Finding Variable Importance with Random Forest & Boruta

There are two problems in order to interpret the result of Random Forest’s ‘Variable Importance’.

First, the result can vary every time you run it due to the ‘randomness’ of sample data used to build the model.

Second, you don’t know which variables are actually meaningful and which are not for predicting the outcome.

There is a method called Boruta, which helps to address these two problems.

Boruta runs the Random Forest model building many times (the default is 20) and therefore you can see the importance scores as distribution with Boxplot, not as a single value with Bar chart.

In Exploratory, when you run Random Forest under Analytics view you can access this chart simply by clicking on ‘Importance’ tab.

Statistical Test with Variable Importance Scores

And while it runs 20 times or so, it also generates random variables called ‘Shadow variables’.

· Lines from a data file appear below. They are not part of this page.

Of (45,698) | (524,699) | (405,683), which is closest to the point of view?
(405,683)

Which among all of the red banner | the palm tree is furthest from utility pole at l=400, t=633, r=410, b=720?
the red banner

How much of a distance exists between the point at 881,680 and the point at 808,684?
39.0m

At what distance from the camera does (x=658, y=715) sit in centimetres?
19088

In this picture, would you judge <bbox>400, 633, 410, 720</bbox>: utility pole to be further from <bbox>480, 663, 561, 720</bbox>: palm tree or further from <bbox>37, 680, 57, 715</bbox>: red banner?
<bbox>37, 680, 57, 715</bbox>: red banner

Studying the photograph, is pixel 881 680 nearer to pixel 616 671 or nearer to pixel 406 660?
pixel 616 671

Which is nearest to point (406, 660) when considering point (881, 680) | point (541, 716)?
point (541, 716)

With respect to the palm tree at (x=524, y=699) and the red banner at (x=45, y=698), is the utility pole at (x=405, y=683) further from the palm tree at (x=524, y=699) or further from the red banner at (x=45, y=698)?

They are based on the existing variables but the values are randomly shuffled, which means that these ’Shadow variables should not have any correlation to the target variable.

Now when we run the variable importance with Random Forest some variables might be better than the ‘Shadow’ variables but some might not be.

We want to pick the best ‘Shadow’ variable and see if a given predictor variable is better than this ‘Best Shadow’ variable or not.

And if it’s good then we count it as ‘Hit’, otherwise, count it as ‘Not Hit’.

And it repeats for 20 times or so.

With this 20 ‘sample’ results, it does a hypothesis test (binomial test) to see if it is statistically significant to conclude that a given predictor variable is useful (or better than the useless ‘Shadow’ variables.)

Hypothesis Test

Here are the null hypothesis and alternative hypothesis for this testing.

Null Hypothesis: There is no difference between a given variable and the best shadow variable in terms of the variable importance.
Alternative Hypothesis 1: A given variable is better than the best shadow. (Useful)
Alternative Hypothesis 2: A given variable is worse then the best shadow variable. (Not Useful)

Under the assumption of the Null Hypothesis, the distribution of the number of Hits for the 20 experiments would look like this.

And if we take 5% (0.05) as a threshold of significance any value falls under the areas at both sides can be considered as ‘significant.’

Useful Variables

So, if a given predictor variable scores ‘Hit’ for 15 times out of 20 it falls under the 5% area, which means this can happen only with 5% of a chance. Since that’s a very rare event we can assume that the null hypothesis is not working, hence we can conclude that this variable is useful.

Useless Variables

And of course, there is an opposite side of the story. Some predictor variables might be scoring pretty low and those will end up falling down at the left hand side 5% area.

Hence, we can assume that the null hypothesis is not working for this case either, and we can conclude that this variable is NOT useful.

Tricky Middle

The tricky thing is that there are variables that fall into the middle.

And this means that we can’t conclude either way, useful or useless.

If you know the nature of the hypothesis test you can increase the number of the sample size to improve the power of the test. But I’ll leave that for another post.

What Colors Are Telling US?

Now we know how Boruta does internally, let’s get back to the variable importance chart again.

The green color indicates that these variables are statistically confirmed that they are better than the ‘Shadow’ variables hence they are useful to predict the target variable.

On the other hand, the gray color indicates that these variables are statistically confirmed that they are worse than the ‘Shadow’ variables thence they are useless to predict the target variable.

Now, here is yellow. These variables mean that they are better than ‘Shadow’ variables sometimes but worse sometimes, and the test can’t conclude either way.

To conclude, you want to pay attention to the green-colored variables first, but also want to care about the yellow-colored ones because they might not have a significant relationship with the target variable but might have some relationship.